▶ SET OF TASKS
A. Update the "Lights out" essay from the words "The very core" through the words "hard as possible.", writing that passage again with "illiteracy" replaced by "ignorance".
B. Write what comes next in the "Lights out" essay, picking up after its last sentence.

Lights out

Let me start from days before it gone bright and shiny.

OK, I’m going to talk about a technology. A technology that has helped a lot of people by now, by the time you’re reading this. No, not you guys — it’s fine that you don’t get the joke, you’re all too close to see. Just like me. But not quite.

The technology was invented to solve a problem. An elephant in the room kind of problem. It’s a sheer fun to hunt those, and there are a few more in my drawer waiting.

The very core of the problem, the big issue was to remain unsolved for now. The big issue is the education, the learning of people — the lack of trivial ability to see and comprehend, silly silly illiteracy in layfolk. But the technology was to stab that big issue in its back as hard as possible.

One man, whom I pretty much don’t know anything about invented an idea of computing machine abstraction. Alan Turing he was called, and as a pioneer in his area he’s marked a few areas of the land. At first, it was an academic research, then it’s gone viral, but still — even people who understood the fundamental importance of the idea didn’t realise its practical potential.

▶ AVAILABLE DATA

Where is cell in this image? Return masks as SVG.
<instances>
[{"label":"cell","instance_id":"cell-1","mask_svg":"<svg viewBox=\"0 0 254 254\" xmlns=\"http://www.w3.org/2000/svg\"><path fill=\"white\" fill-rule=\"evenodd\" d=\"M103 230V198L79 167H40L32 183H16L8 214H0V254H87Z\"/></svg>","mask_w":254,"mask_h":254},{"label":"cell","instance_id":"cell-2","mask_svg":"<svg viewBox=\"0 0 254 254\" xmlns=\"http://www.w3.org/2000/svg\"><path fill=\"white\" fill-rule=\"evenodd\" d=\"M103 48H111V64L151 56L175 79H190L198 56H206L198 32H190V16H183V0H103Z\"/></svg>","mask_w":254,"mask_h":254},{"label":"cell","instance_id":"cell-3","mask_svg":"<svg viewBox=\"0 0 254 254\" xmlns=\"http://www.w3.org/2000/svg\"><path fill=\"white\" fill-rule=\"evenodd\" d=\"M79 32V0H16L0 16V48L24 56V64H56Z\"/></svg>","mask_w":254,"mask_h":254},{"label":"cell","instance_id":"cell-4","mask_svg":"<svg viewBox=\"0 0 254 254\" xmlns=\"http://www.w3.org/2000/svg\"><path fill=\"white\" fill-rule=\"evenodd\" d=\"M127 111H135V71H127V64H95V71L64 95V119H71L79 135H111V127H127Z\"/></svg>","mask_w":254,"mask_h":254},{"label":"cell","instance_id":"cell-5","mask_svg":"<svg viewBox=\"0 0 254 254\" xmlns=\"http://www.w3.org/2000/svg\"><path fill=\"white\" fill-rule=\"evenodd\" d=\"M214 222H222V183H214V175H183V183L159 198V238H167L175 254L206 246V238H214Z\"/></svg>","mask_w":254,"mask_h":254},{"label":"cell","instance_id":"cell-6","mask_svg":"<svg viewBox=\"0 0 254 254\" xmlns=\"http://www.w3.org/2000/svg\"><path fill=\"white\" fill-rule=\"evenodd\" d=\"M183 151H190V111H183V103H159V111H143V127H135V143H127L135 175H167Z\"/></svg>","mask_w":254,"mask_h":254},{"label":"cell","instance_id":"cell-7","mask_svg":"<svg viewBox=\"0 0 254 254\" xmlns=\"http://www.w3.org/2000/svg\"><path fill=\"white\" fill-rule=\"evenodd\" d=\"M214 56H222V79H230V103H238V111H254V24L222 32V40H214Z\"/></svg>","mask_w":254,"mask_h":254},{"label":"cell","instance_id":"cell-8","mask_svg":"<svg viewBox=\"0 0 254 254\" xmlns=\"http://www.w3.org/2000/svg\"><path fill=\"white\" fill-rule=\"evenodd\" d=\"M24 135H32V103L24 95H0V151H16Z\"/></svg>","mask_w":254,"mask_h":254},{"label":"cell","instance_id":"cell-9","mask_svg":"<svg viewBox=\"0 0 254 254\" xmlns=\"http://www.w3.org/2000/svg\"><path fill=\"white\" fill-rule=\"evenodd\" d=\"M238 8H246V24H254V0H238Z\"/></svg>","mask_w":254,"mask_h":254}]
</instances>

▶ WRITTEN ANSWERS
A.
The very core of the problem, the big issue was to remain unsolved for now. The big issue is the education, the learning of people — the lack of trivial ability to see and comprehend, silly silly ignorance in layfolk. But the technology was to stab that big issue in its back as hard as possible.

B.
Basically, at a point the technology went out in the wild, in the middle ‘twen-teens’ we all had a proper full-blown full-scale Turing-complete device in our pockets. And virtually nobody understood the hillarious profound meaning of it!

Some grew fascinated on a phylosophical level, drawing silly poetic parallels, and dreaming of flying cars and diamond dust robots. But hardly anybody realised it’s all very much practical and specific, and it’s a part when your thoughts shall be coming real.

Turing-completeness, man. Meaning computer A is equivalent to computer B and equivalent to some abstract electro-mechanical tape device that wretched beautiful man invented all these years ago.

Equivalence not in your stupid theoretical sense, but in most practical. It was always going to happen, and the wise men knew it — but they’ve managed to miss it when it did!